Given task. Without the pictures, copy the entries below word for word.

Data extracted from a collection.
──────────────────────────────

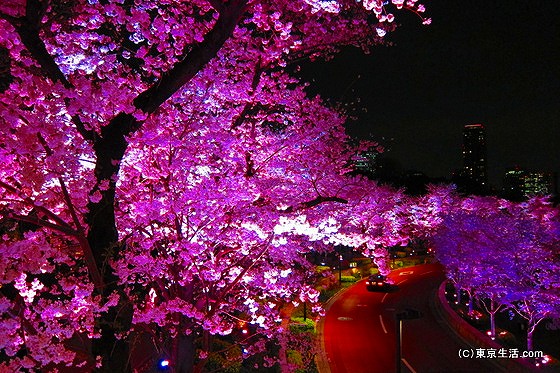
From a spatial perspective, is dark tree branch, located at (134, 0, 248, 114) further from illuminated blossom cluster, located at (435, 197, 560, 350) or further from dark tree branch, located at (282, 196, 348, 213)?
illuminated blossom cluster, located at (435, 197, 560, 350)

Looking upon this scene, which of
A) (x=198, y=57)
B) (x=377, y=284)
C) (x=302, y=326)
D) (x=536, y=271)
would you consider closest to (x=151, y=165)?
(x=198, y=57)

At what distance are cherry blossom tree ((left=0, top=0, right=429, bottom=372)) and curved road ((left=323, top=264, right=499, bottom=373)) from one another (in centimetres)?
668

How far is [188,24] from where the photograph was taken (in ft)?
27.0

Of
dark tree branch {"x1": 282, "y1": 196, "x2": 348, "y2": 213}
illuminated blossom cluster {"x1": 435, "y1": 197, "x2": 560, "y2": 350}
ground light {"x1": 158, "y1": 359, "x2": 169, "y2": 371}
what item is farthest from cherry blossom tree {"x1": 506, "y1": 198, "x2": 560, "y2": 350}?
ground light {"x1": 158, "y1": 359, "x2": 169, "y2": 371}

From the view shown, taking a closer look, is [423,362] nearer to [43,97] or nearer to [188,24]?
[188,24]

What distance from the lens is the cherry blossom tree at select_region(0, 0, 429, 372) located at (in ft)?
16.9

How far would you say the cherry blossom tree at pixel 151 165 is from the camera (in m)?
5.16

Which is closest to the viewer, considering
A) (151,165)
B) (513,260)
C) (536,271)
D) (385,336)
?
(151,165)

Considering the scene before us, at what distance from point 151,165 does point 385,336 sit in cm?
1650

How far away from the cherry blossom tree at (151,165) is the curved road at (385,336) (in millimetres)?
6680

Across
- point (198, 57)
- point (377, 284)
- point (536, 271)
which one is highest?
point (198, 57)

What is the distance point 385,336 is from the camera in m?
20.1

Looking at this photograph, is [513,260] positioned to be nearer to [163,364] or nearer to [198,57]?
[163,364]

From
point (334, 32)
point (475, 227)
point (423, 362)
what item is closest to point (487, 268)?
point (475, 227)
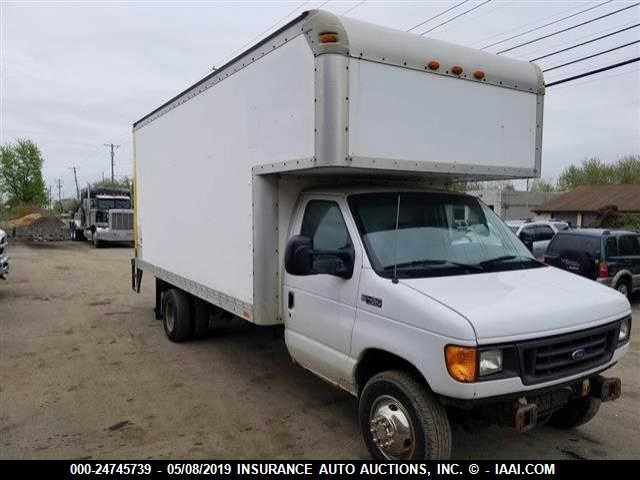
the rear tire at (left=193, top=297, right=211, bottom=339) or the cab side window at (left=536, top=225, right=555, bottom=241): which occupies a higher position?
the cab side window at (left=536, top=225, right=555, bottom=241)

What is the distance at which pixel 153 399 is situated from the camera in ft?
17.5

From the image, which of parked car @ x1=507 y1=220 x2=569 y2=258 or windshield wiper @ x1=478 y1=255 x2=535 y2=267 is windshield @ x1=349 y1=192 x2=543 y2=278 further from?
parked car @ x1=507 y1=220 x2=569 y2=258

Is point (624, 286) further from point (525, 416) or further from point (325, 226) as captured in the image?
point (525, 416)

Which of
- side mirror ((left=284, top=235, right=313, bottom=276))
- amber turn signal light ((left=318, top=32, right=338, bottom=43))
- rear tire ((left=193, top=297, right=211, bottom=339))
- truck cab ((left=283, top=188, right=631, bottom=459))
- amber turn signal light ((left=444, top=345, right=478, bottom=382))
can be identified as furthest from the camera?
rear tire ((left=193, top=297, right=211, bottom=339))

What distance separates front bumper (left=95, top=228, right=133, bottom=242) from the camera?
26500 millimetres

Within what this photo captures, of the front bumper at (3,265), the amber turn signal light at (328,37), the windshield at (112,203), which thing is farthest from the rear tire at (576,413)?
the windshield at (112,203)

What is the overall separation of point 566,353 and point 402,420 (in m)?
1.18

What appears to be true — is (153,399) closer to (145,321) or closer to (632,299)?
(145,321)

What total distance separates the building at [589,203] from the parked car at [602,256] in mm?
24328

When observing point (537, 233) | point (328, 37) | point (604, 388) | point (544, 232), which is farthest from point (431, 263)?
point (544, 232)

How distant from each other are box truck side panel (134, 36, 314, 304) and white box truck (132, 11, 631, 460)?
0.09 ft

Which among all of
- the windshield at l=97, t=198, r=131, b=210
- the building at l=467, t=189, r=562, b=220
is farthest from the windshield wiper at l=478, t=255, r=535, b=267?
the building at l=467, t=189, r=562, b=220

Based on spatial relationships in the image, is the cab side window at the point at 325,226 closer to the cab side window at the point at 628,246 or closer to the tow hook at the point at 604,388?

──────────────────────────────

Solution.
From a spatial perspective, is dark tree branch, located at (134, 0, 248, 114) further from illuminated blossom cluster, located at (435, 197, 560, 350) or further from dark tree branch, located at (282, 196, 348, 213)?
illuminated blossom cluster, located at (435, 197, 560, 350)

Looking upon this scene, which of
A) (x=198, y=57)
B) (x=377, y=284)
C) (x=302, y=326)
D) (x=536, y=271)
would you consider closest to (x=151, y=165)?
(x=198, y=57)

At what distance are cherry blossom tree ((left=0, top=0, right=429, bottom=372)) and curved road ((left=323, top=264, right=499, bottom=373)) from one another (in centimetres)?
668

How far is [188,24] from where the photograph was taken (in ft)?
27.0

Of
dark tree branch {"x1": 282, "y1": 196, "x2": 348, "y2": 213}
illuminated blossom cluster {"x1": 435, "y1": 197, "x2": 560, "y2": 350}
ground light {"x1": 158, "y1": 359, "x2": 169, "y2": 371}
what item is farthest from cherry blossom tree {"x1": 506, "y1": 198, "x2": 560, "y2": 350}?
ground light {"x1": 158, "y1": 359, "x2": 169, "y2": 371}

From the view shown, taking a closer look, is [423,362] nearer to [43,97] or nearer to [188,24]?
[188,24]

What distance from the lens is the cherry blossom tree at select_region(0, 0, 429, 372) located at (in ft)?
16.9

How far would you say the cherry blossom tree at pixel 151 165 is from the camera (in m)?
5.16

Which is closest to the viewer, considering
A) (151,165)
B) (513,260)
C) (536,271)
D) (385,336)
?
(151,165)

Considering the scene before us, at what distance from point 151,165 does point 385,336 sit in cm?
1650

How far away from the cherry blossom tree at (151,165) is the curved road at (385,336) (in millimetres)?
6680

Across
- point (198, 57)
- point (377, 284)
- point (536, 271)
which one is highest?
point (198, 57)

What is the distance point 385,336 is from the camera in m?
20.1

Looking at this photograph, is [513,260] positioned to be nearer to [163,364] or nearer to [198,57]?
[163,364]

From
point (334, 32)
point (475, 227)
point (423, 362)
what item is closest to point (487, 268)?
point (475, 227)
the rear tire at (left=193, top=297, right=211, bottom=339) or the cab side window at (left=536, top=225, right=555, bottom=241): which occupies a higher position?
the cab side window at (left=536, top=225, right=555, bottom=241)

What is the distance at which pixel 153 399 is situated from the camera in ft?
17.5

From the image, which of parked car @ x1=507 y1=220 x2=569 y2=258 or windshield wiper @ x1=478 y1=255 x2=535 y2=267 is windshield @ x1=349 y1=192 x2=543 y2=278 further from?
parked car @ x1=507 y1=220 x2=569 y2=258

Is point (624, 286) further from point (525, 416) or further from point (325, 226) as captured in the image?
point (525, 416)

Which of
- side mirror ((left=284, top=235, right=313, bottom=276))
- amber turn signal light ((left=318, top=32, right=338, bottom=43))
- rear tire ((left=193, top=297, right=211, bottom=339))
- truck cab ((left=283, top=188, right=631, bottom=459))
- amber turn signal light ((left=444, top=345, right=478, bottom=382))
can be identified as furthest from the camera?
rear tire ((left=193, top=297, right=211, bottom=339))

What distance separates front bumper (left=95, top=228, right=133, bottom=242) from the camera?
26500 millimetres

Within what this photo captures, of the front bumper at (3,265), the amber turn signal light at (328,37), the windshield at (112,203), which thing is farthest from the rear tire at (576,413)?
the windshield at (112,203)

What is the overall separation of point 566,353 and point 402,420 (in m)?
1.18

What appears to be true — is (153,399) closer to (145,321) or closer to (632,299)?
(145,321)

What total distance separates the building at [589,203] from the parked car at [602,256] in mm?
24328

When observing point (537, 233) | point (328, 37) | point (604, 388) | point (544, 232), which is farthest from point (431, 263)?
point (544, 232)

How distant from each other are box truck side panel (134, 36, 314, 304) and white box truck (132, 11, 631, 460)?
0.09 ft

Which among all of
- the windshield at l=97, t=198, r=131, b=210
- the building at l=467, t=189, r=562, b=220
is farthest from the windshield wiper at l=478, t=255, r=535, b=267?
the building at l=467, t=189, r=562, b=220

Based on spatial relationships in the image, is the cab side window at the point at 325,226 closer to the cab side window at the point at 628,246 or closer to the tow hook at the point at 604,388?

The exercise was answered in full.